- **INSTRUCTIONS FOR THE TASK**: If a line in the data holds "site", copy that line out in full.

● ● ●

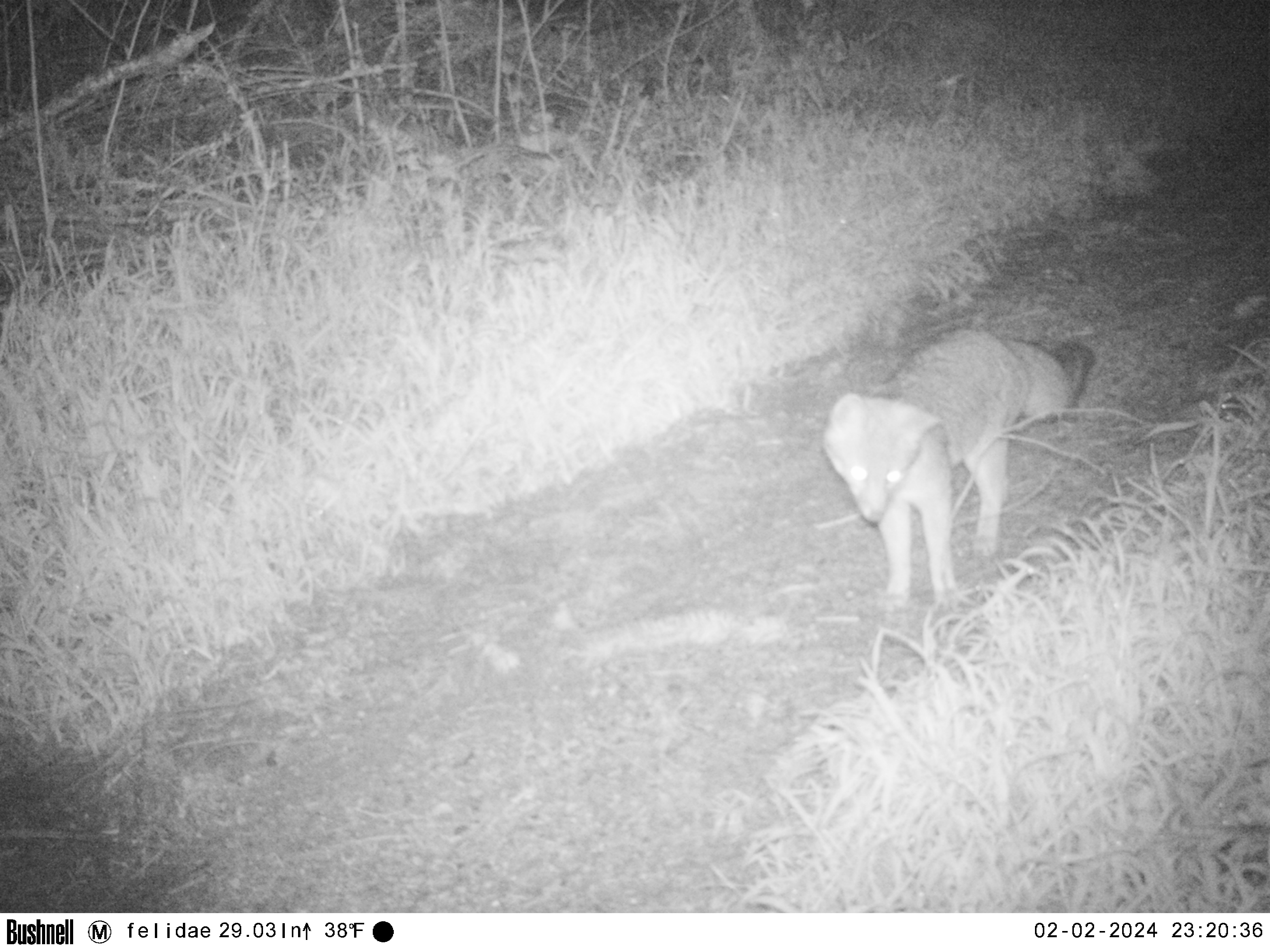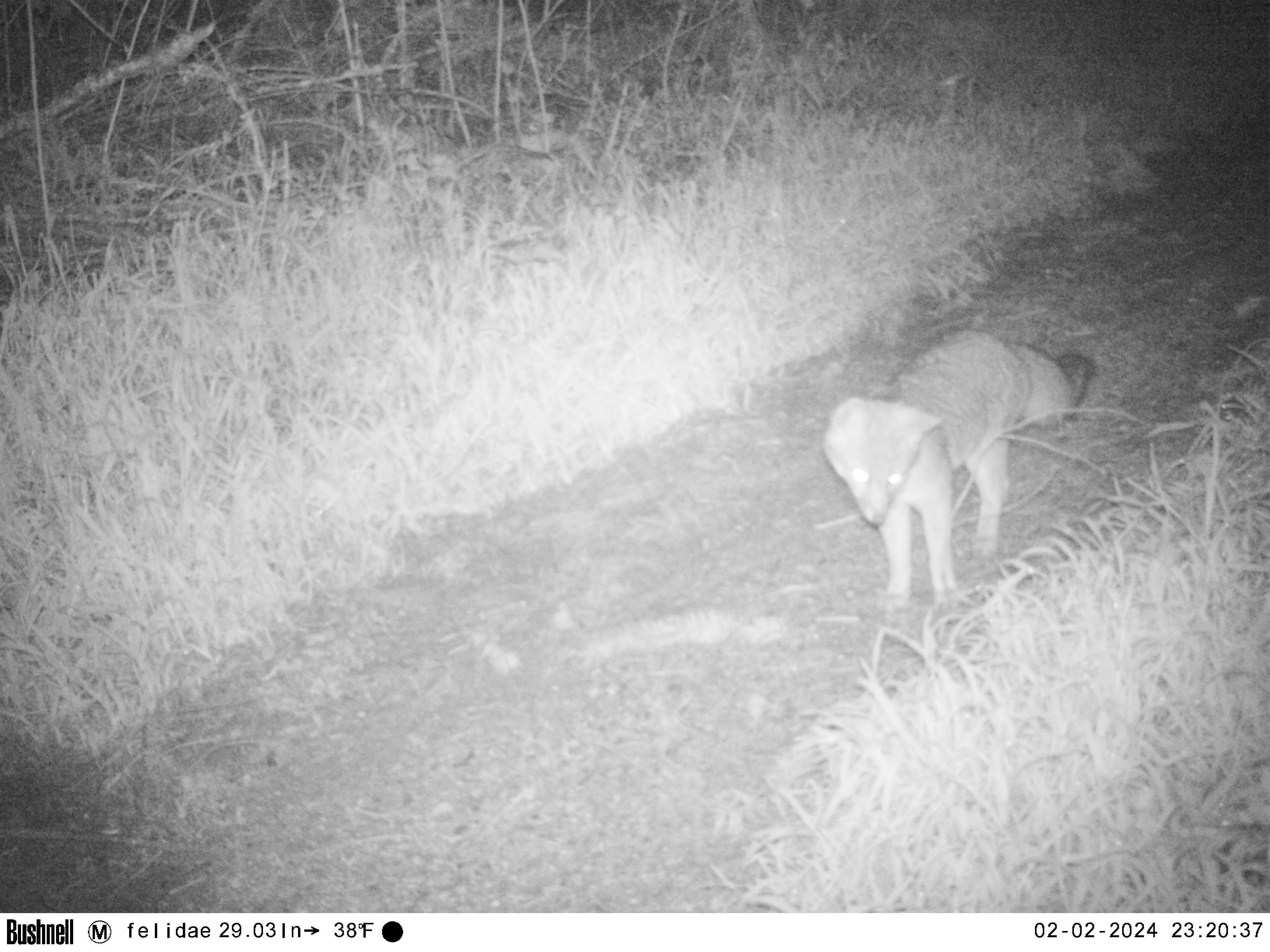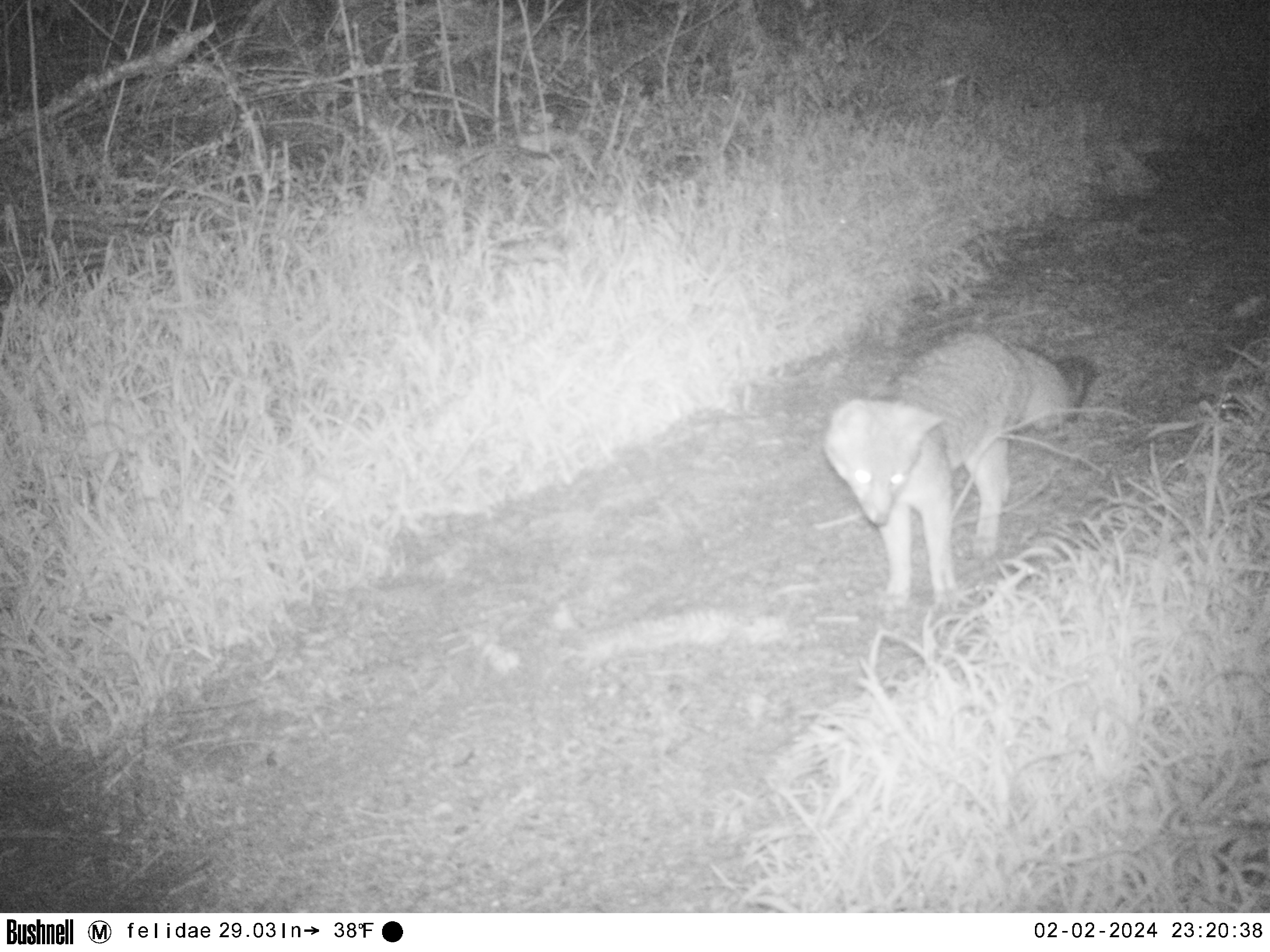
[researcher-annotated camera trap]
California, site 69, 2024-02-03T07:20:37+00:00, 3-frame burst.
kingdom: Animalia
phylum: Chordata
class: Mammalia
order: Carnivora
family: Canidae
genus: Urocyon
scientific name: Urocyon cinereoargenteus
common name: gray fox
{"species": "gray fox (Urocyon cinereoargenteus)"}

● ● ●

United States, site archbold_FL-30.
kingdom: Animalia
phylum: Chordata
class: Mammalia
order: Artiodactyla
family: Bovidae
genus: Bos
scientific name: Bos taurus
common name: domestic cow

● ● ●

- **ANSWER TO THIS PROBLEM**:
California, site 69, 2024-02-03T07:20:37+00:00, 3-frame burst.
United States, site archbold_FL-30.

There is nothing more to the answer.